■ **Task instructions**: The data must be returned in full and exactly as given.

■ **Collected data entries**:
__________________________________________________
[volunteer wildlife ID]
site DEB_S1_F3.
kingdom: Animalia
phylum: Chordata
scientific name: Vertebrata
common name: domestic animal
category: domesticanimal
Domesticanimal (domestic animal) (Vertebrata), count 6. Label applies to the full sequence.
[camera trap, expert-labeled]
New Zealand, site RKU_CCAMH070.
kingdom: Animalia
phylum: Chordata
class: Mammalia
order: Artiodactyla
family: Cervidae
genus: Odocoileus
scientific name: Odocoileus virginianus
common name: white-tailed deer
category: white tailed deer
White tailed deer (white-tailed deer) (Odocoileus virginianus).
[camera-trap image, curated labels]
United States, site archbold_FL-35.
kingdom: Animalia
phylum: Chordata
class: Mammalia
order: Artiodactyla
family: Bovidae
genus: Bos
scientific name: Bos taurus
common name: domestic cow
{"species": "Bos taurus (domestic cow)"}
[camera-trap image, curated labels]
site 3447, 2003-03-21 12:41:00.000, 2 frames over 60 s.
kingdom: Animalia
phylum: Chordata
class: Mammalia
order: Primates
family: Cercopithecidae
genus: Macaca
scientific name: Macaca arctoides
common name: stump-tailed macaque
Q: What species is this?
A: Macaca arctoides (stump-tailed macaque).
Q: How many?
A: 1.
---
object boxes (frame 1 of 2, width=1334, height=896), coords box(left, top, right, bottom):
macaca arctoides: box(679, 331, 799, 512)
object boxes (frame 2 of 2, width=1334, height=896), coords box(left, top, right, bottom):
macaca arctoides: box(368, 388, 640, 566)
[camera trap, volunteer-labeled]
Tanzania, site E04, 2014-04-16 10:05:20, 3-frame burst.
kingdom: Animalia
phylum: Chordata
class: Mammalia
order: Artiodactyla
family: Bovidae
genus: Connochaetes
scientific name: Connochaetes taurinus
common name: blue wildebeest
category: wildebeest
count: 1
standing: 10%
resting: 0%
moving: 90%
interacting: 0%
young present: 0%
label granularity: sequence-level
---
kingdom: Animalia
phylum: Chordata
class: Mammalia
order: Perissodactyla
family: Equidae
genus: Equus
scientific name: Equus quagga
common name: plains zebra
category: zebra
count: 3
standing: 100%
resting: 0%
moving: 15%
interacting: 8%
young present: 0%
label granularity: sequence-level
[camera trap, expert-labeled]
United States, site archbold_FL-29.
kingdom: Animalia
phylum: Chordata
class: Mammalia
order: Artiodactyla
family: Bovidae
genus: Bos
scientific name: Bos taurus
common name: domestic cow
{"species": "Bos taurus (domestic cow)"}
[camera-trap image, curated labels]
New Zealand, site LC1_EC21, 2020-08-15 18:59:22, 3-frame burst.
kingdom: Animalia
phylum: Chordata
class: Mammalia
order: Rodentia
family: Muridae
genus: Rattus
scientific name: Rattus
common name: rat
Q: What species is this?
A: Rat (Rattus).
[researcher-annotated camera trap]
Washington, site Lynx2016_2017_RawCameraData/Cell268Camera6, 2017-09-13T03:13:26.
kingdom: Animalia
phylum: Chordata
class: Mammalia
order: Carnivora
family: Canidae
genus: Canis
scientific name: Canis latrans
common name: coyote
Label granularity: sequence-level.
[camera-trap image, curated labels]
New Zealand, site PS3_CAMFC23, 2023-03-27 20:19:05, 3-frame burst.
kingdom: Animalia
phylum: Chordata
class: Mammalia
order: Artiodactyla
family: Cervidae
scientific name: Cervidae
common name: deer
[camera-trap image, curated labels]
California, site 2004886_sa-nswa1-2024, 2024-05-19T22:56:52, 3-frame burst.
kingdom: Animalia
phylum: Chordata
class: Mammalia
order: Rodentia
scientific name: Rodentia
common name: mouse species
__________________________________________________
■ **Output for this task**:
[volunteer wildlife ID]
site DEB_S1_F3.
kingdom: Animalia
phylum: Chordata
scientific name: Vertebrata
common name: domestic animal
category: domesticanimal
Domesticanimal (domestic animal) (Vertebrata), count 6. Label applies to the full sequence.
[camera trap, expert-labeled]
New Zealand, site RKU_CCAMH070.
kingdom: Animalia
phylum: Chordata
class: Mammalia
order: Artiodactyla
family: Cervidae
genus: Odocoileus
scientific name: Odocoileus virginianus
common name: white-tailed deer
category: white tailed deer
White tailed deer (white-tailed deer) (Odocoileus virginianus).
[camera-trap image, curated labels]
United States, site archbold_FL-35.
kingdom: Animalia
phylum: Chordata
class: Mammalia
order: Artiodactyla
family: Bovidae
genus: Bos
scientific name: Bos taurus
common name: domestic cow
{"species": "Bos taurus (domestic cow)"}
[camera-trap image, curated labels]
site 3447, 2003-03-21 12:41:00.000, 2 frames over 60 s.
kingdom: Animalia
phylum: Chordata
class: Mammalia
order: Primates
family: Cercopithecidae
genus: Macaca
scientific name: Macaca arctoides
common name: stump-tailed macaque
Q: What species is this?
A: Macaca arctoides (stump-tailed macaque).
Q: How many?
A: 1.
---
object boxes (frame 1 of 2, width=1334, height=896), coords box(left, top, right, bottom):
macaca arctoides: box(679, 331, 799, 512)
object boxes (frame 2 of 2, width=1334, height=896), coords box(left, top, right, bottom):
macaca arctoides: box(368, 388, 640, 566)
[camera trap, volunteer-labeled]
Tanzania, site E04, 2014-04-16 10:05:20, 3-frame burst.
kingdom: Animalia
phylum: Chordata
class: Mammalia
order: Artiodactyla
family: Bovidae
genus: Connochaetes
scientific name: Connochaetes taurinus
common name: blue wildebeest
category: wildebeest
count: 1
standing: 10%
resting: 0%
moving: 90%
interacting: 0%
young present: 0%
label granularity: sequence-level
---
kingdom: Animalia
phylum: Chordata
class: Mammalia
order: Perissodactyla
family: Equidae
genus: Equus
scientific name: Equus quagga
common name: plains zebra
category: zebra
count: 3
standing: 100%
resting: 0%
moving: 15%
interacting: 8%
young present: 0%
label granularity: sequence-level
[camera trap, expert-labeled]
United States, site archbold_FL-29.
kingdom: Animalia
phylum: Chordata
class: Mammalia
order: Artiodactyla
family: Bovidae
genus: Bos
scientific name: Bos taurus
common name: domestic cow
{"species": "Bos taurus (domestic cow)"}
[camera-trap image, curated labels]
New Zealand, site LC1_EC21, 2020-08-15 18:59:22, 3-frame burst.
kingdom: Animalia
phylum: Chordata
class: Mammalia
order: Rodentia
family: Muridae
genus: Rattus
scientific name: Rattus
common name: rat
Q: What species is this?
A: Rat (Rattus).
[researcher-annotated camera trap]
Washington, site Lynx2016_2017_RawCameraData/Cell268Camera6, 2017-09-13T03:13:26.
kingdom: Animalia
phylum: Chordata
class: Mammalia
order: Carnivora
family: Canidae
genus: Canis
scientific name: Canis latrans
common name: coyote
Label granularity: sequence-level.
[camera-trap image, curated labels]
New Zealand, site PS3_CAMFC23, 2023-03-27 20:19:05, 3-frame burst.
kingdom: Animalia
phylum: Chordata
class: Mammalia
order: Artiodactyla
family: Cervidae
scientific name: Cervidae
common name: deer
[camera-trap image, curated labels]
California, site 2004886_sa-nswa1-2024, 2024-05-19T22:56:52, 3-frame burst.
kingdom: Animalia
phylum: Chordata
class: Mammalia
order: Rodentia
scientific name: Rodentia
common name: mouse species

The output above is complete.